From the first line to the last, repeat the records exactly and skip the pictures.

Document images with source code
┌────────

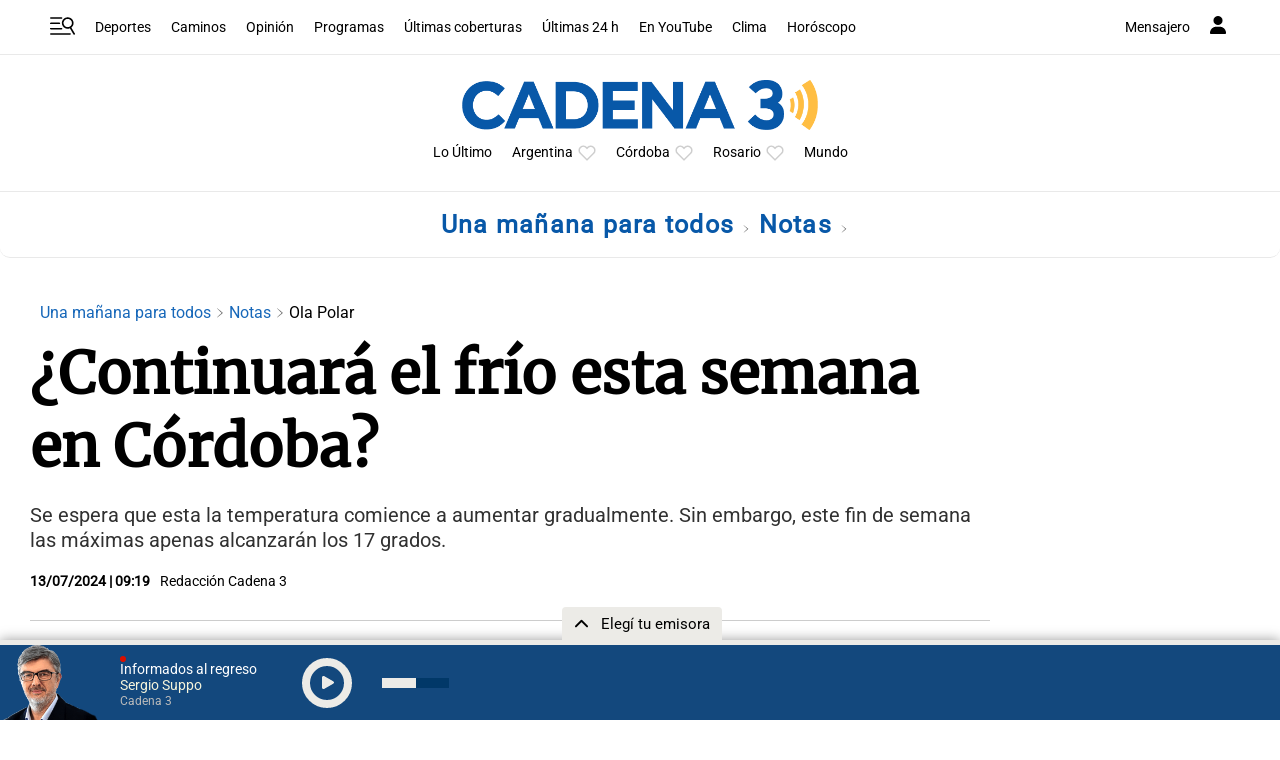

--- FILE ---
content_type: text/html; charset=utf-8
request_url: https://www.google.com/recaptcha/api2/aframe
body_size: 267
content:
<!DOCTYPE HTML><html><head><meta http-equiv="content-type" content="text/html; charset=UTF-8"></head><body><script nonce="2_1KALFRY0COa6NLretjZw">/** Anti-fraud and anti-abuse applications only. See google.com/recaptcha */ try{var clients={'sodar':'https://pagead2.googlesyndication.com/pagead/sodar?'};window.addEventListener("message",function(a){try{if(a.source===window.parent){var b=JSON.parse(a.data);var c=clients[b['id']];if(c){var d=document.createElement('img');d.src=c+b['params']+'&rc='+(localStorage.getItem("rc::a")?sessionStorage.getItem("rc::b"):"");window.document.body.appendChild(d);sessionStorage.setItem("rc::e",parseInt(sessionStorage.getItem("rc::e")||0)+1);localStorage.setItem("rc::h",'1769208081871');}}}catch(b){}});window.parent.postMessage("_grecaptcha_ready", "*");}catch(b){}</script></body></html>

--- FILE ---
content_type: application/javascript; charset=utf-8
request_url: https://fundingchoicesmessages.google.com/f/AGSKWxVAKbMyHXQ1-_P75-BsbS6WEqGtW3X0EQNp1Kd8k6yZWbksrgZWicpyJhPNr0OERmyDsyDE1HkHhDX7rl1lt3WqRCuGcVdbBxDjp5lE5BXevrnMdff3pgd6HmmA-NF8KI5CUrgwMZVoZANqFJYUBtZgQWzFSaewQhrQG8x0kHDPNjjPNKI03T2Yij9U/_/ad_load./postad.-banner300x250./adultadworldpop_/imads.js
body_size: -1288
content:
window['c6e70b2d-b013-49af-a475-624051569c74'] = true;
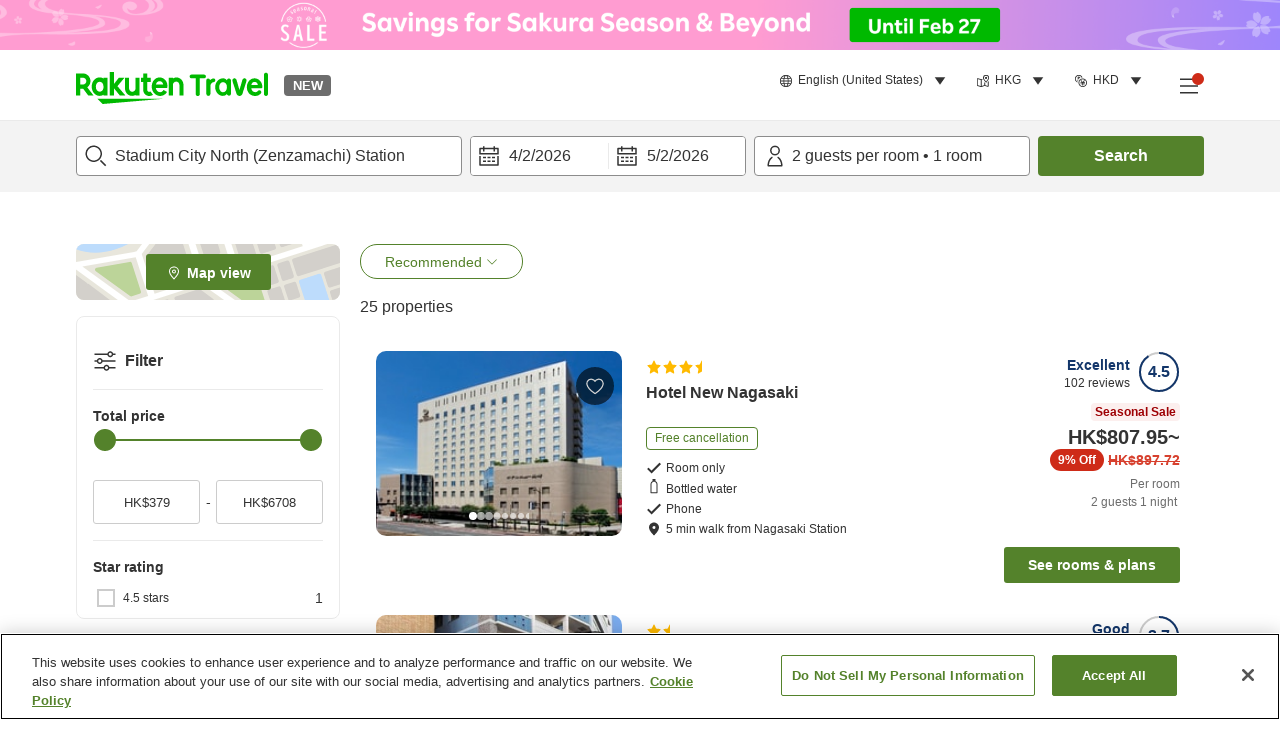

--- FILE ---
content_type: image/svg+xml
request_url: https://image.space.rakuten.co.jp/d/strg/ctrl/26/77337907b6754183471ad5b1a958ae2ab1f48f92.82.9.26.3.svg
body_size: 55
content:
<svg width="32" height="32" viewBox="0 0 32 32" fill="none" xmlns="http://www.w3.org/2000/svg">
<path fill-rule="evenodd" clip-rule="evenodd" d="M4 10H28V7H4V10ZM28 5H4C2.9 5 2 5.9 2 7V10V14H4H28H30V10V7C30 5.9 29.1 5 28 5ZM7.5 23C8.328 23 9 22.328 9 21.5C9 20.672 8.328 20 7.5 20C6.672 20 6 20.672 6 21.5C6 22.328 6.672 23 7.5 23ZM12.5 20C13.328 20 14 20.672 14 21.5C14 22.328 13.328 23 12.5 23C11.672 23 11 22.328 11 21.5C11 20.672 11.672 20 12.5 20ZM4 25H28V16H30V25C30 26.1 29.1 27 28 27H4C2.9 27 2 26.1 2 25V16H4V25Z" fill="#333333"/>
</svg>


--- FILE ---
content_type: image/svg+xml
request_url: https://image.space.rakuten.co.jp/d/strg/ctrl/26/d43dd05fc0add2cfca92a312f36cbfb980d2e153.82.9.26.3.svg
body_size: 1211
content:
<svg width="32" height="32" viewBox="0 0 32 32" fill="none" xmlns="http://www.w3.org/2000/svg">
<g clip-path="url(#clip0_4698_63904)">
<path fill-rule="evenodd" clip-rule="evenodd" d="M27.312 3.25439L28.7295 4.66531L4.68806 28.7462L3.27055 27.3352L27.312 3.25439Z" fill="#333333"/>
<path fill-rule="evenodd" clip-rule="evenodd" d="M8.366 6.62098C8.93645 6.1352 9.85423 5.49047 11.3068 4.754L11.3409 4.73672L11.3762 4.7221C13.7688 3.73058 16.4834 3.50243 19.1612 4.21261C25.6664 5.93785 29.5144 12.6028 27.7559 19.099C25.9985 25.5914 19.307 29.4547 12.8057 27.7305C6.30056 26.0053 2.45257 19.3404 4.21105 12.8441L6.14157 13.3667C4.67274 18.7929 7.88478 24.3563 13.3184 25.7974C18.7559 27.2394 24.3555 24.0065 25.8254 18.5764C27.2942 13.1502 24.0822 7.58684 18.6485 6.14578C16.4168 5.55389 14.1643 5.74033 12.1767 6.55535C10.8601 7.22572 10.0893 7.78039 9.66271 8.14367C9.44785 8.32664 9.3209 8.46054 9.25554 8.53576C9.22285 8.57337 9.20549 8.59639 9.20017 8.60365C9.1975 8.60728 9.19783 8.60699 9.20075 8.60264L9.207 8.59306L9.21147 8.58596L9.21403 8.58183L9.21539 8.57962L9.21609 8.57848C9.21609 8.57848 9.2168 8.57731 8.36239 8.05771C7.50798 7.53812 7.5087 7.53693 7.5087 7.53693L7.50944 7.53572L7.51097 7.53323L7.5142 7.52801L7.52143 7.51656C7.52658 7.50848 7.53243 7.49953 7.53901 7.4897C7.55217 7.47006 7.56825 7.44696 7.58761 7.42057C7.62635 7.36777 7.67817 7.30183 7.74592 7.22386C7.88145 7.06791 8.08049 6.86413 8.366 6.62098Z" fill="#333333"/>
<path fill-rule="evenodd" clip-rule="evenodd" d="M6.02688 9.99611L11.2623 9.99871L6.03147 4.76784L6.02688 9.99611Z" fill="#333333"/>
<path d="M17.8997 18.7535L17.9229 18.7304V18.5225C17.9229 18.0275 17.7342 17.5971 17.3612 17.2724C17.0158 16.9717 16.4816 16.7531 15.8612 16.5582L15.8612 16.5581L15.8515 16.5553L14.8549 16.2643C13.9057 15.9872 13.2756 15.6238 12.8946 15.2095C12.5254 14.808 12.3224 14.2879 12.3224 13.5865C12.3224 12.9962 12.4719 12.4887 12.7509 12.0589C13.03 11.6289 13.4313 11.2873 13.9669 11.0304C14.4968 10.7762 15.1253 10.6377 15.8522 10.6377C16.5836 10.6377 17.1947 10.7564 17.7864 10.9821C18.2476 11.158 18.6253 11.3834 18.9371 11.6604L18.4516 12.632C17.7248 12.0283 16.8564 11.7177 15.863 11.7177C15.2813 11.7177 14.7569 11.8373 14.3522 12.1207L14.3521 12.1206L14.3423 12.1278C13.9322 12.43 13.6948 12.8549 13.6948 13.3817C13.6948 13.8371 13.8758 14.2508 14.2456 14.5547C14.5659 14.818 15.0259 15.0367 15.6059 15.1987L16.5881 15.4886L16.5881 15.4887L16.5942 15.4904C17.6179 15.7785 18.3033 16.1642 18.7277 16.6134C19.134 17.0434 19.3494 17.6132 19.3494 18.3609C19.3494 18.9742 19.1992 19.4931 18.9196 19.9336C18.6381 20.3664 18.2367 20.7144 17.7115 20.957C17.1871 21.1992 16.5262 21.3312 15.7114 21.3312C14.9027 21.3312 14.1461 21.1905 13.4669 20.9065C12.8981 20.6686 12.4295 20.3607 12.0528 19.9863L12.5167 19.0309C13.3878 19.8493 14.4323 20.2727 15.6355 20.2727C16.2596 20.2727 16.8235 20.1577 17.2467 19.857C17.63 19.5846 17.8474 19.2057 17.8997 18.7535Z" fill="#333333" stroke="#333333"/>
<path fill-rule="evenodd" clip-rule="evenodd" d="M14.9189 10.5256V8.29468H16.7673V10.5256H14.9189Z" fill="#333333"/>
<path fill-rule="evenodd" clip-rule="evenodd" d="M14.9189 23.7057V21.4856H16.7673V23.7057H14.9189Z" fill="#333333"/>
</g>
<defs>
<clipPath id="clip0_4698_63904">
<rect width="32" height="32" fill="white"/>
</clipPath>
</defs>
</svg>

└────────

(Result of this task):
--- FILE ---
content_type: text/html; charset=utf-8
request_url: https://www.google.com/recaptcha/api2/aframe
body_size: 267
content:
<!DOCTYPE HTML><html><head><meta http-equiv="content-type" content="text/html; charset=UTF-8"></head><body><script nonce="2_1KALFRY0COa6NLretjZw">/** Anti-fraud and anti-abuse applications only. See google.com/recaptcha */ try{var clients={'sodar':'https://pagead2.googlesyndication.com/pagead/sodar?'};window.addEventListener("message",function(a){try{if(a.source===window.parent){var b=JSON.parse(a.data);var c=clients[b['id']];if(c){var d=document.createElement('img');d.src=c+b['params']+'&rc='+(localStorage.getItem("rc::a")?sessionStorage.getItem("rc::b"):"");window.document.body.appendChild(d);sessionStorage.setItem("rc::e",parseInt(sessionStorage.getItem("rc::e")||0)+1);localStorage.setItem("rc::h",'1769208081871');}}}catch(b){}});window.parent.postMessage("_grecaptcha_ready", "*");}catch(b){}</script></body></html>

--- FILE ---
content_type: application/javascript; charset=utf-8
request_url: https://fundingchoicesmessages.google.com/f/AGSKWxVAKbMyHXQ1-_P75-BsbS6WEqGtW3X0EQNp1Kd8k6yZWbksrgZWicpyJhPNr0OERmyDsyDE1HkHhDX7rl1lt3WqRCuGcVdbBxDjp5lE5BXevrnMdff3pgd6HmmA-NF8KI5CUrgwMZVoZANqFJYUBtZgQWzFSaewQhrQG8x0kHDPNjjPNKI03T2Yij9U/_/ad_load./postad.-banner300x250./adultadworldpop_/imads.js
body_size: -1288
content:
window['c6e70b2d-b013-49af-a475-624051569c74'] = true;

--- FILE ---
content_type: image/svg+xml
request_url: https://image.space.rakuten.co.jp/d/strg/ctrl/26/77337907b6754183471ad5b1a958ae2ab1f48f92.82.9.26.3.svg
body_size: 55
content:
<svg width="32" height="32" viewBox="0 0 32 32" fill="none" xmlns="http://www.w3.org/2000/svg">
<path fill-rule="evenodd" clip-rule="evenodd" d="M4 10H28V7H4V10ZM28 5H4C2.9 5 2 5.9 2 7V10V14H4H28H30V10V7C30 5.9 29.1 5 28 5ZM7.5 23C8.328 23 9 22.328 9 21.5C9 20.672 8.328 20 7.5 20C6.672 20 6 20.672 6 21.5C6 22.328 6.672 23 7.5 23ZM12.5 20C13.328 20 14 20.672 14 21.5C14 22.328 13.328 23 12.5 23C11.672 23 11 22.328 11 21.5C11 20.672 11.672 20 12.5 20ZM4 25H28V16H30V25C30 26.1 29.1 27 28 27H4C2.9 27 2 26.1 2 25V16H4V25Z" fill="#333333"/>
</svg>


--- FILE ---
content_type: image/svg+xml
request_url: https://image.space.rakuten.co.jp/d/strg/ctrl/26/d43dd05fc0add2cfca92a312f36cbfb980d2e153.82.9.26.3.svg
body_size: 1211
content:
<svg width="32" height="32" viewBox="0 0 32 32" fill="none" xmlns="http://www.w3.org/2000/svg">
<g clip-path="url(#clip0_4698_63904)">
<path fill-rule="evenodd" clip-rule="evenodd" d="M27.312 3.25439L28.7295 4.66531L4.68806 28.7462L3.27055 27.3352L27.312 3.25439Z" fill="#333333"/>
<path fill-rule="evenodd" clip-rule="evenodd" d="M8.366 6.62098C8.93645 6.1352 9.85423 5.49047 11.3068 4.754L11.3409 4.73672L11.3762 4.7221C13.7688 3.73058 16.4834 3.50243 19.1612 4.21261C25.6664 5.93785 29.5144 12.6028 27.7559 19.099C25.9985 25.5914 19.307 29.4547 12.8057 27.7305C6.30056 26.0053 2.45257 19.3404 4.21105 12.8441L6.14157 13.3667C4.67274 18.7929 7.88478 24.3563 13.3184 25.7974C18.7559 27.2394 24.3555 24.0065 25.8254 18.5764C27.2942 13.1502 24.0822 7.58684 18.6485 6.14578C16.4168 5.55389 14.1643 5.74033 12.1767 6.55535C10.8601 7.22572 10.0893 7.78039 9.66271 8.14367C9.44785 8.32664 9.3209 8.46054 9.25554 8.53576C9.22285 8.57337 9.20549 8.59639 9.20017 8.60365C9.1975 8.60728 9.19783 8.60699 9.20075 8.60264L9.207 8.59306L9.21147 8.58596L9.21403 8.58183L9.21539 8.57962L9.21609 8.57848C9.21609 8.57848 9.2168 8.57731 8.36239 8.05771C7.50798 7.53812 7.5087 7.53693 7.5087 7.53693L7.50944 7.53572L7.51097 7.53323L7.5142 7.52801L7.52143 7.51656C7.52658 7.50848 7.53243 7.49953 7.53901 7.4897C7.55217 7.47006 7.56825 7.44696 7.58761 7.42057C7.62635 7.36777 7.67817 7.30183 7.74592 7.22386C7.88145 7.06791 8.08049 6.86413 8.366 6.62098Z" fill="#333333"/>
<path fill-rule="evenodd" clip-rule="evenodd" d="M6.02688 9.99611L11.2623 9.99871L6.03147 4.76784L6.02688 9.99611Z" fill="#333333"/>
<path d="M17.8997 18.7535L17.9229 18.7304V18.5225C17.9229 18.0275 17.7342 17.5971 17.3612 17.2724C17.0158 16.9717 16.4816 16.7531 15.8612 16.5582L15.8612 16.5581L15.8515 16.5553L14.8549 16.2643C13.9057 15.9872 13.2756 15.6238 12.8946 15.2095C12.5254 14.808 12.3224 14.2879 12.3224 13.5865C12.3224 12.9962 12.4719 12.4887 12.7509 12.0589C13.03 11.6289 13.4313 11.2873 13.9669 11.0304C14.4968 10.7762 15.1253 10.6377 15.8522 10.6377C16.5836 10.6377 17.1947 10.7564 17.7864 10.9821C18.2476 11.158 18.6253 11.3834 18.9371 11.6604L18.4516 12.632C17.7248 12.0283 16.8564 11.7177 15.863 11.7177C15.2813 11.7177 14.7569 11.8373 14.3522 12.1207L14.3521 12.1206L14.3423 12.1278C13.9322 12.43 13.6948 12.8549 13.6948 13.3817C13.6948 13.8371 13.8758 14.2508 14.2456 14.5547C14.5659 14.818 15.0259 15.0367 15.6059 15.1987L16.5881 15.4886L16.5881 15.4887L16.5942 15.4904C17.6179 15.7785 18.3033 16.1642 18.7277 16.6134C19.134 17.0434 19.3494 17.6132 19.3494 18.3609C19.3494 18.9742 19.1992 19.4931 18.9196 19.9336C18.6381 20.3664 18.2367 20.7144 17.7115 20.957C17.1871 21.1992 16.5262 21.3312 15.7114 21.3312C14.9027 21.3312 14.1461 21.1905 13.4669 20.9065C12.8981 20.6686 12.4295 20.3607 12.0528 19.9863L12.5167 19.0309C13.3878 19.8493 14.4323 20.2727 15.6355 20.2727C16.2596 20.2727 16.8235 20.1577 17.2467 19.857C17.63 19.5846 17.8474 19.2057 17.8997 18.7535Z" fill="#333333" stroke="#333333"/>
<path fill-rule="evenodd" clip-rule="evenodd" d="M14.9189 10.5256V8.29468H16.7673V10.5256H14.9189Z" fill="#333333"/>
<path fill-rule="evenodd" clip-rule="evenodd" d="M14.9189 23.7057V21.4856H16.7673V23.7057H14.9189Z" fill="#333333"/>
</g>
<defs>
<clipPath id="clip0_4698_63904">
<rect width="32" height="32" fill="white"/>
</clipPath>
</defs>
</svg>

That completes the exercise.